▶ _TEXT UNDER STUDY_:

>>>

Le Sueur is asking parents to be patient with the strike actions, because “all this is going to hopefully make your children more successful at school.”
The common front is made up of the Centrale des syndicats du Québec (CSQ), the Confédération des syndicats nationaux (CSN), the Alliance du personnel professionnel et technique de la santé et des services sociaux (APTS) and the Fédération des travailleurs et travailleuses du Québec (FTQ).
Anne Dionne, co-vice-president of the CSQ, joined about 50 union members carrying signs and chanting slogans outside the Centre de services scolaire des Portages-de-l’Outaouais.
She said workers are in a tough situation and says the strike is intended to “save the education system.”
“Strikes aren’t easy. It’s not easy for [workers] to sacrifice three days’ pay, and they, too, have to reorganize, because most of them are parents,” said Dionne.
She said the idea is not to continue striking, “but to reach a settlement.”
“Working conditions must be improved,” said Dionne. “As for wages, the least we can do is keep up with inflation.”
Speaking to reporters outside Irénée-Lussier high school in Montreal’s Hochelaga-Maisonneuve neighbourhood, heads of a major union representing Quebec’s school support staff said those members have the lowest salaries in the entire education network. They said 12 per cent of them relying on food banks.
“What we’re hearing is the sound of anger from workers,” said Frédéric Brun, vice-president of the Fédération des employées et employés de services publics (FEESP – CSN), referencing the noisy crowd behind him waving flags, blowing horns and prompting honks from vehicles passing by.
“[The government] has to think about what’s important. Is it more important right now to invest in getting the Los Angeles Kings [to come play here] next year for $6-7 million or to invest in education?”
A union that isn’t part of the common front, the Fédération interprofessionnelle de la santé du Québec (FIQ) — which represents 80,000 nurses, licensed practical nurses, respiratory therapists and other health professionals — will be striking on Thursday and Friday.

<<<

▶ _DATASET EXTRACT_:
>>>

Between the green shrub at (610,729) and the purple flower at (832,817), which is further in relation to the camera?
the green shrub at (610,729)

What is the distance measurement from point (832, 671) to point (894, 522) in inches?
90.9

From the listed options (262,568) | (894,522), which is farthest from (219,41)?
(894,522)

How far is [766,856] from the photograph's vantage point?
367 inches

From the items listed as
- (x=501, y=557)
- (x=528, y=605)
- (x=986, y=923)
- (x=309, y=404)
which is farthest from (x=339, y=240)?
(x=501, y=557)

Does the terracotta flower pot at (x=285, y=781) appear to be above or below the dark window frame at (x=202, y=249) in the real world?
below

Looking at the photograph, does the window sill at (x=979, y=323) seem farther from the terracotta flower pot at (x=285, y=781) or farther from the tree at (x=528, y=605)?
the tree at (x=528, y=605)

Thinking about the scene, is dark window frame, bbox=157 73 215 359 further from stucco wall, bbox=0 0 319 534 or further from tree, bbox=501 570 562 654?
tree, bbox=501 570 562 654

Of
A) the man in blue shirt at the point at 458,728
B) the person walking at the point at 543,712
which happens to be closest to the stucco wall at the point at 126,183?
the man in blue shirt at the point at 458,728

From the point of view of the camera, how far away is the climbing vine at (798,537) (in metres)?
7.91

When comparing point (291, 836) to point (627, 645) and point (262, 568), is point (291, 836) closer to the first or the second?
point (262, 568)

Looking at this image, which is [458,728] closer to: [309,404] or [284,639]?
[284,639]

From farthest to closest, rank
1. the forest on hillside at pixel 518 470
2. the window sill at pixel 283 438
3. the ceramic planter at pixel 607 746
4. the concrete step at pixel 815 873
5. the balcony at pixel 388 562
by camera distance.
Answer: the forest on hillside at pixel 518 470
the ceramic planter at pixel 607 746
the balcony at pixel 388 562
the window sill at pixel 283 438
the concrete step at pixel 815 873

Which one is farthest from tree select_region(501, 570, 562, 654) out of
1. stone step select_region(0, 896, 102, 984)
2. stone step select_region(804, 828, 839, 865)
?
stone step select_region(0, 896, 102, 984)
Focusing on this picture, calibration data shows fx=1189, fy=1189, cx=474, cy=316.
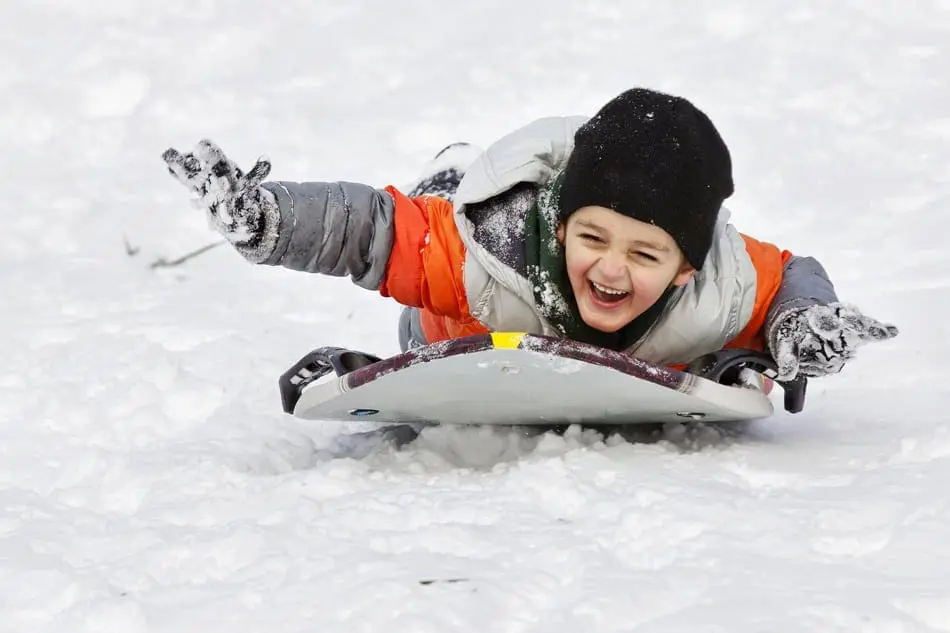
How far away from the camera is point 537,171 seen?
2.39 meters

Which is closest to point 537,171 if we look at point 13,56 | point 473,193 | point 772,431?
point 473,193

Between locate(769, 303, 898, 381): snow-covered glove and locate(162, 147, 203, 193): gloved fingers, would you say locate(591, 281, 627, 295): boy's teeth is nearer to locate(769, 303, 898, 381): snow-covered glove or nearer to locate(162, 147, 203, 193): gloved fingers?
locate(769, 303, 898, 381): snow-covered glove

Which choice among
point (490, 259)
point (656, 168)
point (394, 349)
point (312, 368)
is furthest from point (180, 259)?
point (656, 168)

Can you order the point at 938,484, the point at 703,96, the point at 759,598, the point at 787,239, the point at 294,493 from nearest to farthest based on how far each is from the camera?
the point at 759,598, the point at 938,484, the point at 294,493, the point at 787,239, the point at 703,96

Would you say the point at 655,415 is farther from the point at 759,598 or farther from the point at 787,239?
the point at 787,239

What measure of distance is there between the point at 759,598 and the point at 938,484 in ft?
1.68

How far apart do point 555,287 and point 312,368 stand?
21.9 inches

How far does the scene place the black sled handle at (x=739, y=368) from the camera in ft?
7.52

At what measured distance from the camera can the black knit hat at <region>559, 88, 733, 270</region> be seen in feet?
7.10

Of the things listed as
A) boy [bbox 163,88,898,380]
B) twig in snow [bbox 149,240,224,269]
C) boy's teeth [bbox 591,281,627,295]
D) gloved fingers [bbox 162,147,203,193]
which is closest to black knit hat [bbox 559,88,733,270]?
boy [bbox 163,88,898,380]

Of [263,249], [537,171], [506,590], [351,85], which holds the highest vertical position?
[351,85]

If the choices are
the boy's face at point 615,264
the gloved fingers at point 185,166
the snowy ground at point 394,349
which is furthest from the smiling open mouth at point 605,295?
the gloved fingers at point 185,166

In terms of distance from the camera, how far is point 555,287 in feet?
7.59

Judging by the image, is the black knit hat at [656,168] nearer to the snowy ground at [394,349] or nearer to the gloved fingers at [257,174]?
the snowy ground at [394,349]
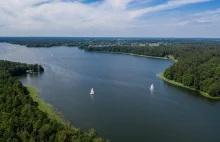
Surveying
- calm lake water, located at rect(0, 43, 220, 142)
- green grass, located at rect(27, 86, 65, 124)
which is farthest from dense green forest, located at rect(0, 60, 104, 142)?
calm lake water, located at rect(0, 43, 220, 142)

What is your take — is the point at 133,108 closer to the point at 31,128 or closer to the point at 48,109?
the point at 48,109

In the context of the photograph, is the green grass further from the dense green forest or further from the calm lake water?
the dense green forest

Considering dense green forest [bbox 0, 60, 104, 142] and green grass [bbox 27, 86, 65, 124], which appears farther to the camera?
green grass [bbox 27, 86, 65, 124]

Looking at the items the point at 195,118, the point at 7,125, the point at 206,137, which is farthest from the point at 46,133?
the point at 195,118

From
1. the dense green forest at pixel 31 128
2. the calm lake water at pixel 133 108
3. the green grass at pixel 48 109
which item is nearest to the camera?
the dense green forest at pixel 31 128

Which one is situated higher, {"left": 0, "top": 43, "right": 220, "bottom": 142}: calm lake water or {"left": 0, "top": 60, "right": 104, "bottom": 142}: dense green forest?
{"left": 0, "top": 60, "right": 104, "bottom": 142}: dense green forest

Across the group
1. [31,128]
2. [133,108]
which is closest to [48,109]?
[31,128]

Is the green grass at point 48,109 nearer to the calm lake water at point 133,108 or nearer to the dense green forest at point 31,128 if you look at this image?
the calm lake water at point 133,108

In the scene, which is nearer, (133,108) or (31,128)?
(31,128)

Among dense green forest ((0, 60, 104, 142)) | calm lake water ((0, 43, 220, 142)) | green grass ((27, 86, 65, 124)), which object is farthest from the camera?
green grass ((27, 86, 65, 124))

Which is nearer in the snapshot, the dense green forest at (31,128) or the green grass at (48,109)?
the dense green forest at (31,128)

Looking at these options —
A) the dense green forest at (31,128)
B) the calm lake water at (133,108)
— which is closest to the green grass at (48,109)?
the calm lake water at (133,108)
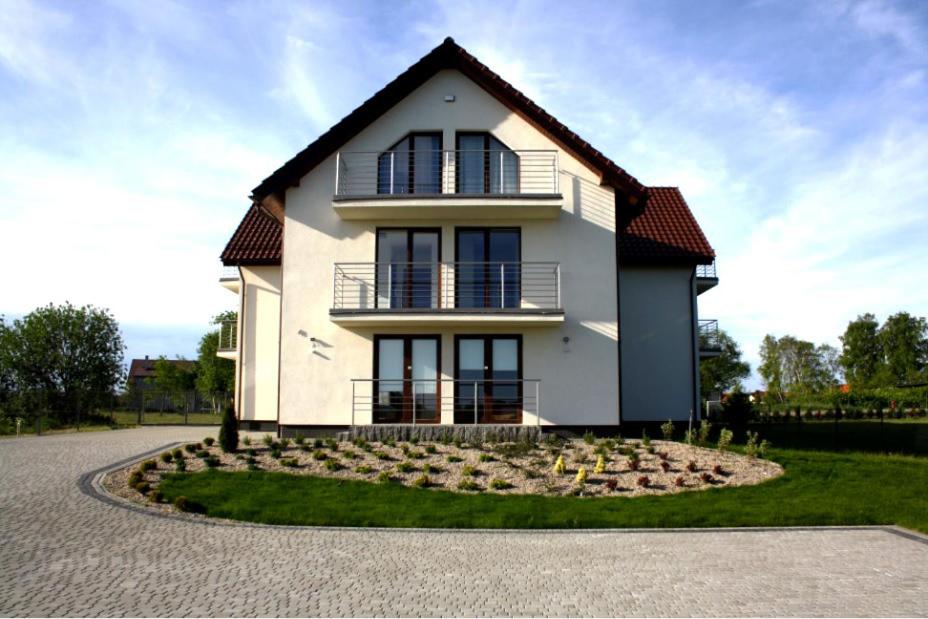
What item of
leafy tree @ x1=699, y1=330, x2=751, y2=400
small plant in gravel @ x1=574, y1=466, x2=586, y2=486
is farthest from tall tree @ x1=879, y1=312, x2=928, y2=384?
small plant in gravel @ x1=574, y1=466, x2=586, y2=486

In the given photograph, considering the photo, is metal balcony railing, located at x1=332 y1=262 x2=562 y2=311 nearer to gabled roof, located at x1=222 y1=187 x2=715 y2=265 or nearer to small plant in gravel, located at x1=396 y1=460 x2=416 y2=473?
gabled roof, located at x1=222 y1=187 x2=715 y2=265

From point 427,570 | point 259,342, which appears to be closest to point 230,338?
point 259,342

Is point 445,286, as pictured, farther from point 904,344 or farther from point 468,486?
point 904,344

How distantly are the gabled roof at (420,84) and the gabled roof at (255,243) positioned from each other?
122 inches

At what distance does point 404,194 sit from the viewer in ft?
55.4

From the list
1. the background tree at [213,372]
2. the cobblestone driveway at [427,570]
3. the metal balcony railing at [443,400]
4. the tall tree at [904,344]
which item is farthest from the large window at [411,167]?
the tall tree at [904,344]

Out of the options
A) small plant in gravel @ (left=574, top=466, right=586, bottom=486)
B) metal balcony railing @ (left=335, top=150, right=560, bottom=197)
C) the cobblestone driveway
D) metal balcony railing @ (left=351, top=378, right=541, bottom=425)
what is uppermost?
metal balcony railing @ (left=335, top=150, right=560, bottom=197)

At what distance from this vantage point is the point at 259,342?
20.1m

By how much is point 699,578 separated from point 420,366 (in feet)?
34.9

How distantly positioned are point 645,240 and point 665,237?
0.64 m

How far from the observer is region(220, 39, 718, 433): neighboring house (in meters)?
16.8

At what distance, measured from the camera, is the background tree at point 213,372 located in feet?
154

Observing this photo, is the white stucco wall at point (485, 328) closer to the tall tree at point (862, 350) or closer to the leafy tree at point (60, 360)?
the leafy tree at point (60, 360)

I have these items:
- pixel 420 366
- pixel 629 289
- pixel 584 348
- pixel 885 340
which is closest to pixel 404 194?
pixel 420 366
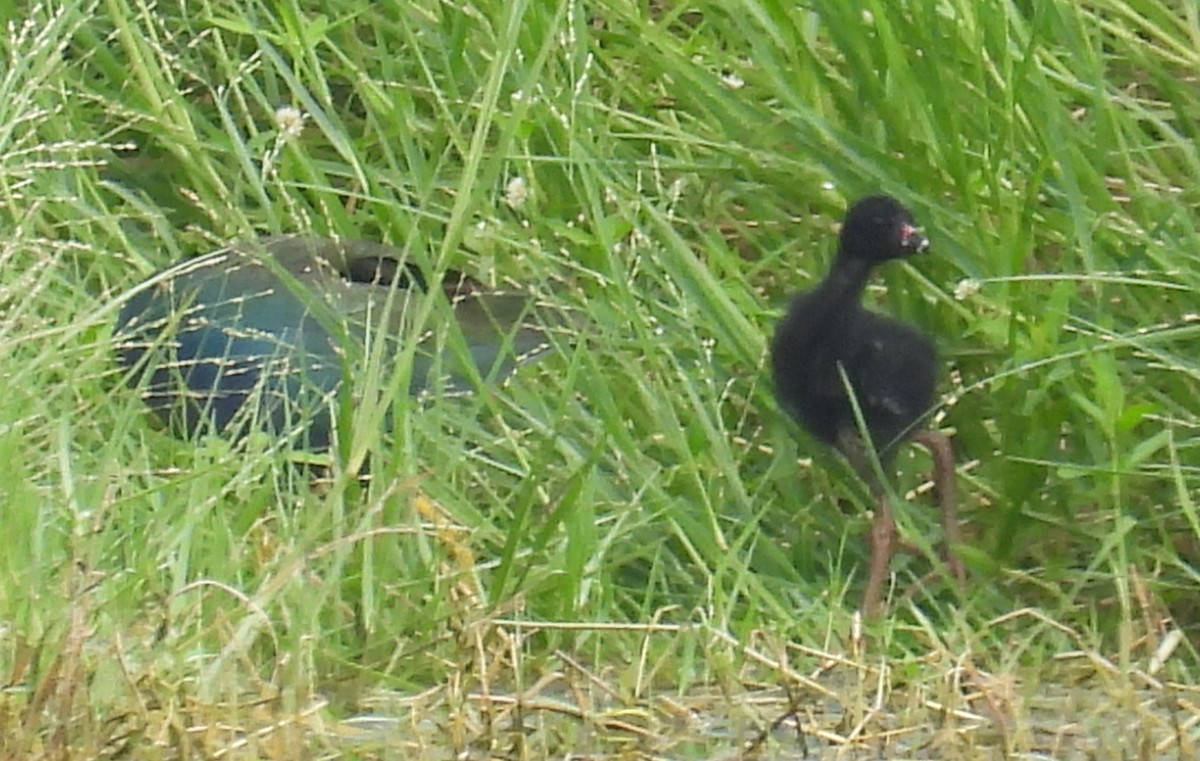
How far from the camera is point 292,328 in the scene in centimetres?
340

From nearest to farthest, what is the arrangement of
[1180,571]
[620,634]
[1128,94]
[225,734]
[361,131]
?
[225,734], [620,634], [1180,571], [1128,94], [361,131]

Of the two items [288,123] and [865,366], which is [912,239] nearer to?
[865,366]

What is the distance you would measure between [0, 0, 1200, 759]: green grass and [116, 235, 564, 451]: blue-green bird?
75 millimetres

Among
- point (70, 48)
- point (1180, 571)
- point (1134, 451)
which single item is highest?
point (70, 48)

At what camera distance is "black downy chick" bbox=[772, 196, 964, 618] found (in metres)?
2.95

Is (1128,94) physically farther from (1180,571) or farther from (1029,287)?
(1180,571)

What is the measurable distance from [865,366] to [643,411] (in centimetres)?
33

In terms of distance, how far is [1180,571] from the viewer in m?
2.90

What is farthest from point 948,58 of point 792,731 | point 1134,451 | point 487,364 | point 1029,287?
point 792,731

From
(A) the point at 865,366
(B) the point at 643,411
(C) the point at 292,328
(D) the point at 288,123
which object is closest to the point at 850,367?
(A) the point at 865,366

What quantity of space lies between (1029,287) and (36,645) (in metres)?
1.41

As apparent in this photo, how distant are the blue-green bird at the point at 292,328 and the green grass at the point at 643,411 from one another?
0.25 feet

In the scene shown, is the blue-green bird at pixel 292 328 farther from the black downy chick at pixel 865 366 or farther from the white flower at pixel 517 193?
the black downy chick at pixel 865 366

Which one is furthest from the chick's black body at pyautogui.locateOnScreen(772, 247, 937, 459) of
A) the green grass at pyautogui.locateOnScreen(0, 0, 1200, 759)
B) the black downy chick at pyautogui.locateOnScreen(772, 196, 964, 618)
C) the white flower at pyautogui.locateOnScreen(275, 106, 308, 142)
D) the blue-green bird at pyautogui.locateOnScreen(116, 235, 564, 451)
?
the white flower at pyautogui.locateOnScreen(275, 106, 308, 142)
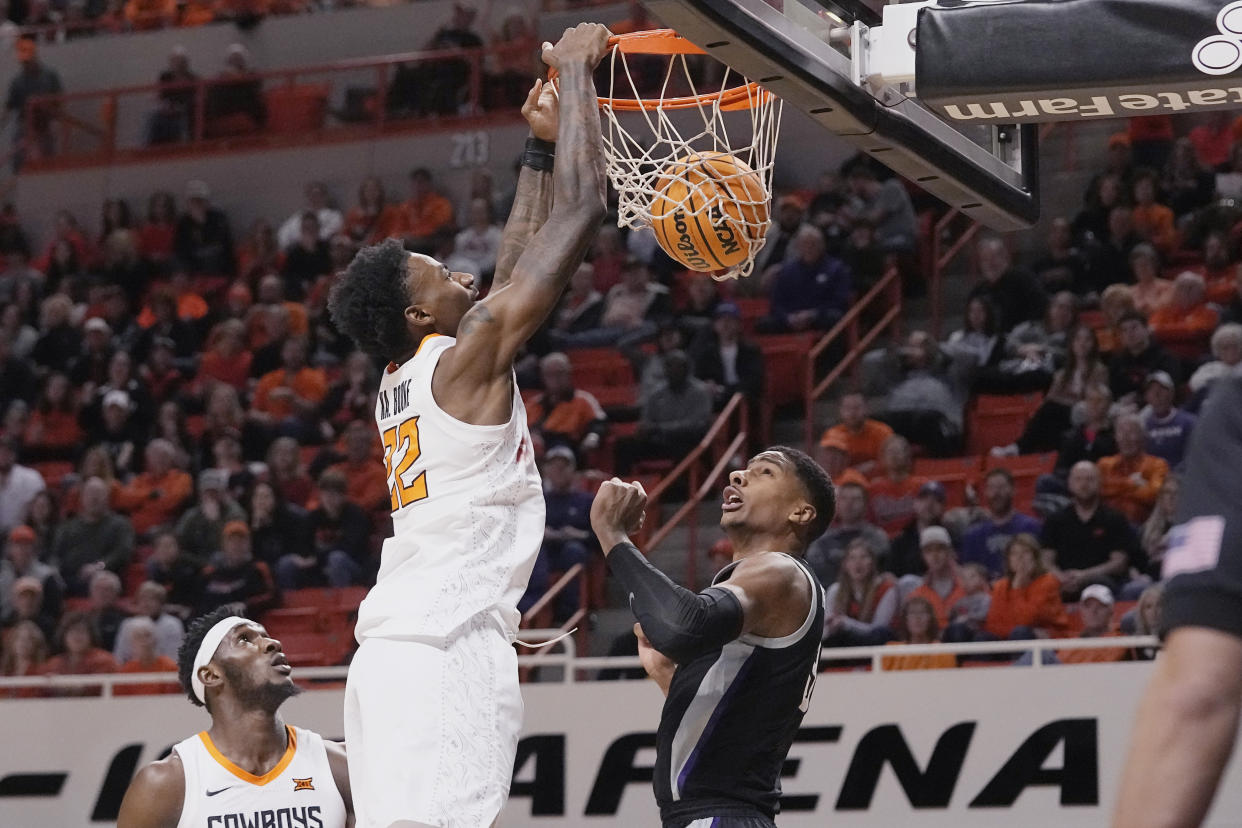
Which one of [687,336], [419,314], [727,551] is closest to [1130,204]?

<<<

▶ _INSTRUCTIONS FOR THE TASK_:
From the text on the Quebec strike, quote the passage between "She said the" and "on food banks.", inclusive.

▶ _RESULT BELOW_:
She said the idea is not to continue striking, “but to reach a settlement.”
“Working conditions must be improved,” said Dionne. “As for wages, the least we can do is keep up with inflation.”
Speaking to reporters outside Irénée-Lussier high school in Montreal’s Hochelaga-Maisonneuve neighbourhood, heads of a major union representing Quebec’s school support staff said those members have the lowest salaries in the entire education network. They said 12 per cent of them relying on food banks.